Lavoro richiesto
Rispondi alle domande seguenti basandoti sul testo sul cammino verso il 14 ottobre.
1. In quale luogo Veltroni ha tenuto il discorso con cui ha guidato l'accelerazione?
2. Quali sono i due temi caldi su cui Veltroni ha neutralizzato le spinte demagogiche del centrodestra?
3. Quale scelta ha creato difficoltà al processo costituente del PD?
╭─ Testo da esaminare
IN CAMMINO VERSO IL 14 OTTOBRE

Settembre 16, 2007

 

Il 14 ottobre è alle porte. Dopo lo straordinario successo referendario, in termine di decine di migliaia di firme raccolte, per libertàEGUALE si avvicina il momento del suo più grande successo politico: la nascita del Partito Democratico. La sconfitta alle ultime amministrative ha determinato un cambiamento di strategia decisivo nella corsa al 14 ottobre. Obiettivo: avere subito un PD protagonista nel rilancio dell’azione di governo. L’accelerazione del processo costituente ha prodotto un sussulto di mobilitazione e un nuovo entusiasmo. Già nel dibattito di luglio su pensioni e DPEF si è assistito ad un significativo rafforzamento delle posizioni riformiste.Veltroni è stato il protagonista di questa accelerazione con il suo discorso al Lingotto di Torino. Poteva evitare di lanciare la sfida politico-programmatica e fare un discorso ecumenico, ma ha scelto di darsi una linea chiara, ispirata a un profilo di una sinistra liberal riformista europea. Veltroni ha utilizzato e messo a frutto il lavoro di libertàEGUALE (e di tutti i liberali di sinistra negli ultimi anni): un riconoscimento a nove anni di impegno politico intenso, spesso profuso in assoluta solitudine. E il discorso del Lingotto ha anche soccorso gli altri candidati, in particolare Bindi e Letta, a precisare il profilo della propria candidatura. Nel corso dell’estate poi, Veltroni ha neutralizzato le spinte demagogiche del centrodestra sui temi caldi, sicurezza e tasse, con proposte concrete e innovative. Proposte che, sul versante del fisco, bene si sposano con gli impegni assunti dalla maggioranza di governo nella risoluzione parlamentare che ha approvato il DPEF.

Se il processo costituente del PD si imbatte in alcune difficoltà, ciò è dovuto alla scelta, che certo non entusiasmò noi di libertàEGUALE, di far coincidere l’elezione del segretario del partito nuovo con quella di segretari regionali. Un errore che in periferia sta disperdendo molte energie in uno scontro personalistico fine a sé, a discapito di un dibattito pubblico incentrato sulle politiche. Ciò che, insomma, Veltroni è riuscito a scongiurare a livello nazionale, non si è riuscito ad evitare sul locale.
╰─
╭─ Estratto dati
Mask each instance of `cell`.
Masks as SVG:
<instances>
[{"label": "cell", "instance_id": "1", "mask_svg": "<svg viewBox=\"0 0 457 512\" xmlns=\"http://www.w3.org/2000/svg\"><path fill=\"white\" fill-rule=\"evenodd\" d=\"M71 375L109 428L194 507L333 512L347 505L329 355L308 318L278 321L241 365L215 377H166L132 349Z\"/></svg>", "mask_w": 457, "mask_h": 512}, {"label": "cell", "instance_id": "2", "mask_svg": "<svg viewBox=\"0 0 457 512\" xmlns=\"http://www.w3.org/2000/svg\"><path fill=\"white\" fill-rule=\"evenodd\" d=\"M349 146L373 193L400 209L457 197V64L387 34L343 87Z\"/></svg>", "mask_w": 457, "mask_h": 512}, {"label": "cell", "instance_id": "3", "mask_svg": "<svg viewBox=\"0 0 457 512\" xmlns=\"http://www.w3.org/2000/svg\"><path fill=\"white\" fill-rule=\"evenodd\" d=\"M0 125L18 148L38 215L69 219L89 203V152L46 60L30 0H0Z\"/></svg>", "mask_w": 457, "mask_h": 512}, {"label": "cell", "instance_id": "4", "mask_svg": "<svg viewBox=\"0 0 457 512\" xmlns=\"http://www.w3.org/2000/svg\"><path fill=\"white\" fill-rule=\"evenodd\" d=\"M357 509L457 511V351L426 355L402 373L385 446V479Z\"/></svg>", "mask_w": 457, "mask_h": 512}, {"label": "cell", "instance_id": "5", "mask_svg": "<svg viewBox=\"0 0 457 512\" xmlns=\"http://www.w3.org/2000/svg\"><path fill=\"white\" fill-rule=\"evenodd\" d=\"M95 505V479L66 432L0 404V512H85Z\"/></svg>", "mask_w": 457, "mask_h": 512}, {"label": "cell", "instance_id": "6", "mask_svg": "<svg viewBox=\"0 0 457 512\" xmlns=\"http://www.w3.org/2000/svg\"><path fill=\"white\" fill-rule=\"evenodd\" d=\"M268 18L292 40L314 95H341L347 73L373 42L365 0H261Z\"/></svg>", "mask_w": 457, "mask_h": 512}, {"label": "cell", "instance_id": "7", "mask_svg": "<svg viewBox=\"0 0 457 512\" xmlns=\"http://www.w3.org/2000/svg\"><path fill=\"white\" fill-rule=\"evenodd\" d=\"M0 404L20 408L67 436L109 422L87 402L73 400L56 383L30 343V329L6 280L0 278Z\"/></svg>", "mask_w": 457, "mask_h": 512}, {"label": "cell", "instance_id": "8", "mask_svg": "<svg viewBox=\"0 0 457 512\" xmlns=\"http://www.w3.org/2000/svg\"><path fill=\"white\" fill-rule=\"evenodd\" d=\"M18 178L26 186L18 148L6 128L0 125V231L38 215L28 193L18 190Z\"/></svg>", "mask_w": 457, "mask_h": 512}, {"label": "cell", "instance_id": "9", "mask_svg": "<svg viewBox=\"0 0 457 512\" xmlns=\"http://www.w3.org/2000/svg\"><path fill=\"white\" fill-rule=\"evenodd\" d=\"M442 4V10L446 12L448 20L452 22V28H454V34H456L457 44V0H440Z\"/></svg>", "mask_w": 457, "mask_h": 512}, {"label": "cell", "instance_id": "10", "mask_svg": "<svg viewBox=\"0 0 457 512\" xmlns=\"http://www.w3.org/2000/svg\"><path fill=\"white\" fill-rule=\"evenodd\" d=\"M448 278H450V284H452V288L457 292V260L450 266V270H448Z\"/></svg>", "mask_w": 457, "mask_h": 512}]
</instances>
╰─
Soluzione svolta
1. Al Lingotto di Torino.
2. Sicurezza e tasse.
3. La scelta di far coincidere l'elezione del segretario del partito nuovo con quella dei segretari regionali.